=== Provided text ===

Many recent discoveries in biological sciences have been made at the interface of physics and biology. This is not surprising, since behind many biological processes lie physical phenomena. Moreover, theories and methods of physical sciences allow one to create new effective tools for the study of biological systems.

Examples are NMR scanners, X-ray devices, electron microscopes, ultrasound and laser techniques and many others. Our research is focused on the modeling of biological processes and on the development of methods for their control. The research areas include cardiovascular dynamics, neural networks, drug delivery physics, population dynamics and psychoacoustics.

Some illustrations of our research are shown below

Physics of embolic stroke

Computational forecast of arterial blockages in a virtual patient has the potential to provide the next generation with advanced clinical monitoring aid for stroke prevention. As a first step towards a physiologically realistic virtual patient, we are creating a computer model that investigates the effect of emboli (particles or gas bubbles) as they become lodged in the brain.

===

• [Required action 1]
Summarize the research overview in two sentences.
• [Required action 2]
Recast the paragraph of the research overview that begins "Examples are NMR scanners" as a short bulleted list that keeps its main facts.
• [Required action 3]
From the research overview, extract everything from "Some illustrations of" down to "in the brain.".

=== Extracted entries ===

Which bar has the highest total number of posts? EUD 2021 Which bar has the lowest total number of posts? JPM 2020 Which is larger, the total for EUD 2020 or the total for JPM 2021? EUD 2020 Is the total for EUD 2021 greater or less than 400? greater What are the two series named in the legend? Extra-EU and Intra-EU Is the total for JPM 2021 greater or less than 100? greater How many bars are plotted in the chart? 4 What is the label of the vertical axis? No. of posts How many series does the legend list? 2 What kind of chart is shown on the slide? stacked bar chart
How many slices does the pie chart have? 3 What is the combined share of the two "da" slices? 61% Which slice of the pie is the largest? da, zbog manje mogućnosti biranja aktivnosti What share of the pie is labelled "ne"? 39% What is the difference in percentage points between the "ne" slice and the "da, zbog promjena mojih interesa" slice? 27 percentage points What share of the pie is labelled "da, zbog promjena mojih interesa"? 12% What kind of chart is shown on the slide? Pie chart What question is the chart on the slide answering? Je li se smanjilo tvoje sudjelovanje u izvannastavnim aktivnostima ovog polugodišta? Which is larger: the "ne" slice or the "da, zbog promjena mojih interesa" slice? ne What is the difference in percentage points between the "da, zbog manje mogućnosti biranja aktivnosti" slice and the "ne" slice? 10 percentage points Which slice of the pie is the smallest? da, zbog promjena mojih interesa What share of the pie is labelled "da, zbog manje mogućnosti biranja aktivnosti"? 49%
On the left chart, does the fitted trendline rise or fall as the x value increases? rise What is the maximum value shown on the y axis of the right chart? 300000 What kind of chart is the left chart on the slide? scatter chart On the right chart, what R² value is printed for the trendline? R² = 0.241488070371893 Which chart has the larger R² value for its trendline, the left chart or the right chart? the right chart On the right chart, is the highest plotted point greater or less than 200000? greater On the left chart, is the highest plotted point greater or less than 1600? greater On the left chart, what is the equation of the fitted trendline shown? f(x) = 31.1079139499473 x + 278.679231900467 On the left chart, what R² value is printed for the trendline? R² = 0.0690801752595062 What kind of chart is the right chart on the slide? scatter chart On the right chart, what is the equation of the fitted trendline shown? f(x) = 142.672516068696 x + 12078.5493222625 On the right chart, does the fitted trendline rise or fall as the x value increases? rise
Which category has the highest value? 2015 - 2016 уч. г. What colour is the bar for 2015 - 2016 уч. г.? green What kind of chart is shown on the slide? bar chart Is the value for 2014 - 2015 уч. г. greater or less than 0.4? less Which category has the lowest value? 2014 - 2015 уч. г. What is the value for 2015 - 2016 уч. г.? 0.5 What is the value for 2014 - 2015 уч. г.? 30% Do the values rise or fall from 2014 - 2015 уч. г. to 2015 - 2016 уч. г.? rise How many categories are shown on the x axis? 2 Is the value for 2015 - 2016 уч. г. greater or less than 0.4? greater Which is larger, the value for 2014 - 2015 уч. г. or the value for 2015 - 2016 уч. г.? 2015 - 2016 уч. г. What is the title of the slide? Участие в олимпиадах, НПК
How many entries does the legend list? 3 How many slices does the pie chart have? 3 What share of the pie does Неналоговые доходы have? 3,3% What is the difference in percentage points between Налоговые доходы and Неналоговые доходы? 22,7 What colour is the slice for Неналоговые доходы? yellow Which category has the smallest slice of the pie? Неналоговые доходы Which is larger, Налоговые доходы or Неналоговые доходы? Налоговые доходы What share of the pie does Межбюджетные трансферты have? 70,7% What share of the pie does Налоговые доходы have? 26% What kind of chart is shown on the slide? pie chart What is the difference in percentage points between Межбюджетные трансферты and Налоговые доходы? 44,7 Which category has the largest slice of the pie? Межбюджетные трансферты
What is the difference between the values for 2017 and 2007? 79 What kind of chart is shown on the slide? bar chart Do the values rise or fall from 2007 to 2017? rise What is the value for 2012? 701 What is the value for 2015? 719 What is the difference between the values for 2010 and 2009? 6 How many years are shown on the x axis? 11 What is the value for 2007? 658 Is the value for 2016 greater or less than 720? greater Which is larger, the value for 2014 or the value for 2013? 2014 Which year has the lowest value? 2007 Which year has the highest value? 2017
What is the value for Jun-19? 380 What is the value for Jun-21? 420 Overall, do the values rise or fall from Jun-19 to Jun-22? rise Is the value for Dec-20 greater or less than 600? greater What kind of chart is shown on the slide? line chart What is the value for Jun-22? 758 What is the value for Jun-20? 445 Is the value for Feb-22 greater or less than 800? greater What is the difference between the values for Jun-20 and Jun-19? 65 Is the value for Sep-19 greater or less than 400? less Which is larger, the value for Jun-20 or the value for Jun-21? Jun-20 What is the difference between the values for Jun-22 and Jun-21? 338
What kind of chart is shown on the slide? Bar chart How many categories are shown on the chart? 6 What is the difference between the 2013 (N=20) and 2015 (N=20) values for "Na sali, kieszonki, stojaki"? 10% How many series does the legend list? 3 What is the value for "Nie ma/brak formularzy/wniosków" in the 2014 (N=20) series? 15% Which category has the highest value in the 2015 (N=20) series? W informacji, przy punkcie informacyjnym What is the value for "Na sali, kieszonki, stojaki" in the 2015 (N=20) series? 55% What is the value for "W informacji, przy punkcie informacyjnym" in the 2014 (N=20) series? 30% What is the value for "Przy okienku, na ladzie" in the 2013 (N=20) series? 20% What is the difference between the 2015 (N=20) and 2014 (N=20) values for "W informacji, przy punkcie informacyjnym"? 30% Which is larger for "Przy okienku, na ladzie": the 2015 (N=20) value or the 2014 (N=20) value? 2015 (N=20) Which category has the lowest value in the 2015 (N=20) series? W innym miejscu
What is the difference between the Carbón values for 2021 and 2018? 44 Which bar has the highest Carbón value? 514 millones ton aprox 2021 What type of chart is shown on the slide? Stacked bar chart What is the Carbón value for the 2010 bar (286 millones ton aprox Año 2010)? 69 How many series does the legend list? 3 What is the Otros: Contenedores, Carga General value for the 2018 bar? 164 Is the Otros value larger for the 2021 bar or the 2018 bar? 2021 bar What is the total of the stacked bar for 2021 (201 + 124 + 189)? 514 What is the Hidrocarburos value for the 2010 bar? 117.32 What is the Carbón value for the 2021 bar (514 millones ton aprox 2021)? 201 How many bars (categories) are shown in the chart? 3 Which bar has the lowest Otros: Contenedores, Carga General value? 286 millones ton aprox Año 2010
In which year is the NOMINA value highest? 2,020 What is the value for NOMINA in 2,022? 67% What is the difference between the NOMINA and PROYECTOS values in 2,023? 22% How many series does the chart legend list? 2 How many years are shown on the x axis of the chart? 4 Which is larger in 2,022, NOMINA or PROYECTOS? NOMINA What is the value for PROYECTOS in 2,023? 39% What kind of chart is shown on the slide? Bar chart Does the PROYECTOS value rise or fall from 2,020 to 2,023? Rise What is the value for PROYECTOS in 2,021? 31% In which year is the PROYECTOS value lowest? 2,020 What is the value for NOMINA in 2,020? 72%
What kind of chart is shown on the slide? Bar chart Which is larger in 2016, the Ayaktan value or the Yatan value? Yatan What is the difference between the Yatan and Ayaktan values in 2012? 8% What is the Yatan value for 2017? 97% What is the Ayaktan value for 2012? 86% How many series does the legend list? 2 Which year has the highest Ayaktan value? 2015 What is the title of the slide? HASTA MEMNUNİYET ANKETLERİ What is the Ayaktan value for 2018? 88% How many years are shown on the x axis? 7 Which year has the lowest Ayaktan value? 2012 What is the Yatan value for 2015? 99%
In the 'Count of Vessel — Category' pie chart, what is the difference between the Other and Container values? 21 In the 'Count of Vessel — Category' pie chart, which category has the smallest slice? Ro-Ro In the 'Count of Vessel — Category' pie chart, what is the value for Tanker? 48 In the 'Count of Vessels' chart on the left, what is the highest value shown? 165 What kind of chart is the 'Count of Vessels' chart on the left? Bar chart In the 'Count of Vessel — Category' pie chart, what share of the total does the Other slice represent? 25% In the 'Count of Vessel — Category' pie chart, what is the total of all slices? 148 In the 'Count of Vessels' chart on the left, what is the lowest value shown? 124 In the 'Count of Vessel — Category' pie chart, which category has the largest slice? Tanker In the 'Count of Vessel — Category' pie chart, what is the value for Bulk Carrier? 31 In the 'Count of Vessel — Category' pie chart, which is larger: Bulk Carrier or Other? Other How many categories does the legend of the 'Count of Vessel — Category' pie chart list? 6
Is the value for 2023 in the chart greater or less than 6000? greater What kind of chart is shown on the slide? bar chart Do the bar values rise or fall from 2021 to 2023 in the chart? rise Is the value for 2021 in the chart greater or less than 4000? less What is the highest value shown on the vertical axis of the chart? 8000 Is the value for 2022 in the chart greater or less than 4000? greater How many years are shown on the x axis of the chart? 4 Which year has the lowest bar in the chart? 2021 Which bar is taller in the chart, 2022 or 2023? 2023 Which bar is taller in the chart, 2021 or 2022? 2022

===

• [Your solution 1]
Many recent biological discoveries have been made at the interface of physics and biology, because physical phenomena lie behind many biological processes and physical methods yield tools such as NMR scanners, X-ray devices and electron microscopes. The group models biological processes and develops methods to control them in areas such as cardiovascular dynamics, neural networks, drug delivery physics, population dynamics and psychoacoustics, and it is creating a computer model of the effect of emboli lodged in the brain as a first step toward a virtual patient for forecasting arterial blockages.

• [Your solution 2]
- Examples of tools from the physical sciences: NMR scanners, X-ray devices, electron microscopes, ultrasound and laser techniques
- Research focus: modeling biological processes and developing methods for their control
- Research areas: cardiovascular dynamics, neural networks, drug delivery physics, population dynamics and psychoacoustics

• [Your solution 3]
Some illustrations of our research are shown below

Physics of embolic stroke

Computational forecast of arterial blockages in a virtual patient has the potential to provide the next generation with advanced clinical monitoring aid for stroke prevention. As a first step towards a physiologically realistic virtual patient, we are creating a computer model that investigates the effect of emboli (particles or gas bubbles) as they become lodged in the brain.